Because there are also some small-format works here in the studio in which mostly only one person is depicted alone, are these preliminary studies for your large-format works or independent works? Do you make a distinction in this regard?

The main focus is on the large paintings; they get more attention. They are also based on a clear idea, which means I know in advance what kind of motif I want to paint. I start with sketches, often draw several sheets and then use them as templates for painting. I find they often seem very controlled for the reasons I mentioned. They also require a lot of concentration and don’t offer as much room for experimentation or fun. That’s why the small formats – and sometimes the medium ones – are those paintings where I work more intuitively and experiment more with form, take more risks in painting and also try things that might fail. I don’t always start these works out of my head, but mostly without a template. Sometimes there’s already an idea, sometimes it forms directly on the canvas. With the very small works I can allow myself a different degree of spontaneity and freedom. For me, this is very important because I find that they have different energies. I don’t want all my paintings to be so detailed and meticulously painted. I also want to make paintings that are a bit simpler. I also can’t paint like this all day; it bores me too much. I usually paint the large-scale works in the morning, and in the afternoon I paint a bit more freely.

Regarding the Studio Program: How has it been for you so far, what have you been doing?

Very well, I would say. I was so happy about a good studio because the one I had wasn’t the best place to work. And then I didn’t have one for three, four months, and I painted at home in the living room. When I moved in here, I really had a great desire to just start going into a productive phase. I’ve been painting a lot and am going to continue to make good use of the studio until the end of the program. As it looks now, unfortunately, I’ll be going back to the living room afterwards.

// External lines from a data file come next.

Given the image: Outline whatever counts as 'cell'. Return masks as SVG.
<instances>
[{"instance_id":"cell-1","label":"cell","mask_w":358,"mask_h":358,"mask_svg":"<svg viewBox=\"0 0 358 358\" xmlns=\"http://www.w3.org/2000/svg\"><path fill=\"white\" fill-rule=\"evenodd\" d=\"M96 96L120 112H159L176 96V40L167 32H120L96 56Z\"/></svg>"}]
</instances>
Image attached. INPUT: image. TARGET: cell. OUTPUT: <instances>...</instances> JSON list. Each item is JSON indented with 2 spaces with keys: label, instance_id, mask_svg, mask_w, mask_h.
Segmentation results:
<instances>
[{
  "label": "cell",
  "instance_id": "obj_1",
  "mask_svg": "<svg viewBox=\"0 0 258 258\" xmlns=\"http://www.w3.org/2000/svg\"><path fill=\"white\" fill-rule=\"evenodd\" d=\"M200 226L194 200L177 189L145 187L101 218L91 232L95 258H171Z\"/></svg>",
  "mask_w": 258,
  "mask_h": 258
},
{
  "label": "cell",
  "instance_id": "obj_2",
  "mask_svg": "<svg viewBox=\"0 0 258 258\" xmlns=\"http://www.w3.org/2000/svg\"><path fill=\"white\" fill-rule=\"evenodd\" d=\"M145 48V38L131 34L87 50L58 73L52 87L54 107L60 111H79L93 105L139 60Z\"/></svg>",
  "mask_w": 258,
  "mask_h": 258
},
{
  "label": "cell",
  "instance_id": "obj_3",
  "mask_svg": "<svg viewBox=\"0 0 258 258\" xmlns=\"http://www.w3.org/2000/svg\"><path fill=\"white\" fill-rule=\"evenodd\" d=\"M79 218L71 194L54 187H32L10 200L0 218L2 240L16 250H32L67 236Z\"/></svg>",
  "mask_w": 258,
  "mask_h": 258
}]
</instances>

Do you have any exhibitions planned in the near future, or is there a project coming up?

At the moment, not really. My solo exhibition at gallery Elisabeth & Klaus Thoman from December 2022 to February 2023 in Innsbruck was a big project and the next exhibitions with them will come but aren’t fixed yet. I’m currently also looking for a gallery in Sweden, where I come from. Of course, I apply here and there for residencies and exhibitions, but nothing concrete is actually planned yet.